- 1 TBS active dry yeast
- 3/4 cups warm water
- 1 egg
- 1 – 1/2 cups sourdough starter
- 1/4 cup sugar
- 1/4 cup butter or margarine, softened
- 2 tsp. salt
- 4 to 5 cups flour
- 3/4 cps shredded sharp Cheddar cheese (3 oz)
Sprinkle yeast over water. Set aside to soften 5 minutes.
In a large bowl, beat egg. Stir in sourdough starter, sugar, butter or margarine, salt, softened yeast mixture, and about 2 cups flour.

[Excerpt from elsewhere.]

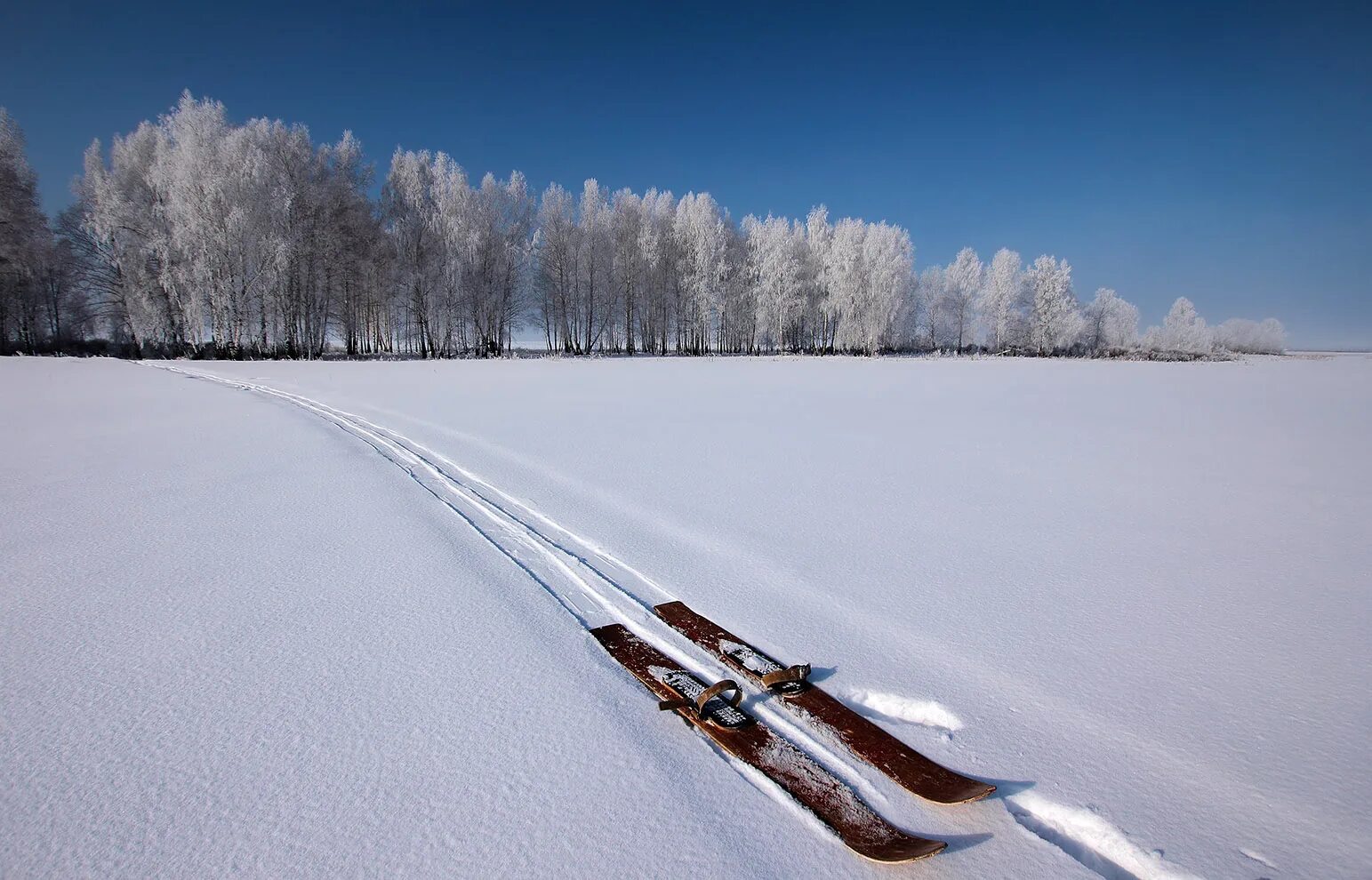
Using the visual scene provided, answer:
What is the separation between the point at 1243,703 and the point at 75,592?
485cm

Beat 3 to 4 minutes with electric mixer on medium speed. Stir in cheese and enough remaining flour to make a soft dough. Turn out onto lightly floured surface. Clean and grease bowl; set aside.
Knead 8 to 10 minutes or until smooth and elastic. Place in the greased bowl, turning to grease all sides. Cover with a cloth and set in a warm place free from drafts. Let rise 1 1/2 to 2 hours or until doubled in size.
Grease large baking sheet; set aside. Punch down dough. Cover and let stand 10 minutes. Shape dough into 1-inch balls. Arrange on prepared baking sheet. Cover with a cloth and set in a warm place free from drafts. Let rise 1 to 2 hours or until doubled in size.
Preheat oven to 375 F. Bake about 20 minutes or until golden brown. Remove from baking sheet. Makes 24 to 30 rolls.